“Strike up the Klezmer and start acting like a man. You’re about to have a Truth Mitzvah.” — Steven Colbert
According to a widely reported new paper, every psychiatric expert involved in writing the standard diagnostic criteria for disorders such as depression and schizophrenia has had financial ties to drug companies that sell medications for those illnesses.
Here we go again. God forbid we should have schizophrenics treated with medication.
The American Psychiatric Association, which publishes the Diagnostic and Statistical Manual (DSM), said it is planning to require disclosure of the financial ties of experts who write the next edition of the manual — due around 2011. The manual carries vast influence over the practice of psychiatry in the United States and around the world.
And that’s as it should be. Disclosure and transparency are, as Martha would say, “good things.”

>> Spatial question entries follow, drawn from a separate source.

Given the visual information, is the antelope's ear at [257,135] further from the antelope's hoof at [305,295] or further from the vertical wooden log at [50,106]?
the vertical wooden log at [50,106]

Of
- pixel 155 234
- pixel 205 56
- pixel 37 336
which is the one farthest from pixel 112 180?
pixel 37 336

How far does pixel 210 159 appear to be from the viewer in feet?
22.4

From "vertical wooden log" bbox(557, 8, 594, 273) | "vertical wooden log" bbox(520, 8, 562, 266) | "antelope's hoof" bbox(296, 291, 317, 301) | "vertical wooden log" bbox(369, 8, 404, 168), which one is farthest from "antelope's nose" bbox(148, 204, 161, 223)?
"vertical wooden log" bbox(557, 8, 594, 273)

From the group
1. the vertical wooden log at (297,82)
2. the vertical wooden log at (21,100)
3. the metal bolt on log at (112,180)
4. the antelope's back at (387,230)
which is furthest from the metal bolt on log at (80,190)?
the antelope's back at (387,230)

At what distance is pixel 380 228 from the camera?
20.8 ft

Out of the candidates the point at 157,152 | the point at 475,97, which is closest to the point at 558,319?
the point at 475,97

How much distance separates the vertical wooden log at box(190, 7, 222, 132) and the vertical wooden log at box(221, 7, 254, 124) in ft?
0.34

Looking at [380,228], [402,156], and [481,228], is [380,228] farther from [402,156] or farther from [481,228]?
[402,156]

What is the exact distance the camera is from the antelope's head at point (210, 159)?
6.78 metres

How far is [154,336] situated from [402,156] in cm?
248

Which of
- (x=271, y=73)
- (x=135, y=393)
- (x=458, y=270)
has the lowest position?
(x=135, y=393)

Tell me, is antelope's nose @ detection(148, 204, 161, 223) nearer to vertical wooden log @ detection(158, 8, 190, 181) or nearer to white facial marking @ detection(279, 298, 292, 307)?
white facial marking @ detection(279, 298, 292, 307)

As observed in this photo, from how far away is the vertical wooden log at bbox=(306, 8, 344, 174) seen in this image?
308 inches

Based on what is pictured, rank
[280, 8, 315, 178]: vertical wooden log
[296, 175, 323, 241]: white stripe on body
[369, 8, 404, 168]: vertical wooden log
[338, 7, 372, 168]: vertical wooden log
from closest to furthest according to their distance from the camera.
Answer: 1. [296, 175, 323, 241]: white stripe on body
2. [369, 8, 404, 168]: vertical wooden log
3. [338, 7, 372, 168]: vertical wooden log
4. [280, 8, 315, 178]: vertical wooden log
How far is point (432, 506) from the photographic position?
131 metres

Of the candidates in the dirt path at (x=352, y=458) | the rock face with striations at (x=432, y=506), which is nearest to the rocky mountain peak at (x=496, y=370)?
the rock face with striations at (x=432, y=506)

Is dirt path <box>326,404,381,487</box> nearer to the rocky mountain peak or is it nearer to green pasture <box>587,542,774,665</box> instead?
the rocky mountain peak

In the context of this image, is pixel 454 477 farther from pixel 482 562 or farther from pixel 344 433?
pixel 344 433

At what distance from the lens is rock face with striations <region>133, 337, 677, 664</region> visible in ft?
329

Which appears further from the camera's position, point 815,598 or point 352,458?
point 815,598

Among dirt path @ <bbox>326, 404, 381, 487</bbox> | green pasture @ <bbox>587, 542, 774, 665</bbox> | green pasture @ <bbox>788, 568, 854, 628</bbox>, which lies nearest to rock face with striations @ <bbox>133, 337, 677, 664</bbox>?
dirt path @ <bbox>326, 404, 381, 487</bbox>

John Kane, an expert on schizophrenia who worked on the last edition, commented that, “It shouldn’t be assumed there is a true conflict of interest.” Kane said the report’s conclusions were driven only by science. “To me, a conflict of interest implies that someone’s judgment is going to be influenced by this relationship, and that is not necessarily the case.”
Indeed. I guess Citizen Kane didn’t get the memo that explains why, if you are in any way associated with the pharmaceutical industry, you are guilty of crimes against humanity even if you’re innocent. And if you’re innocent you’re naive and are being used by the industry for its nefarious purposes. Witness the headline in the Washington Post, “Experts Defining Mental Disorders Are Linked to Drug Firms.” Can you say “leading the witness?”
Steven Sharfstein, president of the American Psychiatric Association, said, “I am not surprised that the key people who participate have these kinds of relationships. They are the major researchers in the field, and are very much on the cutting edge, and will have some kind of relationship — but there should be full disclosure.”
You bet. Disclosure. Disclosure. Disclosure. But here’s the question phrased differently — Why does the pharmaceutical industry only do business with the smartest minds in medicine? Answer: Because they are the smartest minds in medicine.
The analysis could not determine the extent or timing of the financial ties because it relied on disclosures in journal publications and other venues that do not mention many details, said Sheldon Krimsky, a science policy specialist at Tufts University who also was an author of the new study. Whether the researchers received money before, during or after their service on the panel did not remove the ethical concern, he said.
And, in the interest of transparency and disclosure, Mr. Krimsky is the author of the book “Science in the Private Interest,” so we certainly can guess at his general perspectives on the issue.
Should professional relationships be disclosed? Most certainly. Should the best minds in medicine be recused from sharing their wisdom? Certainly not.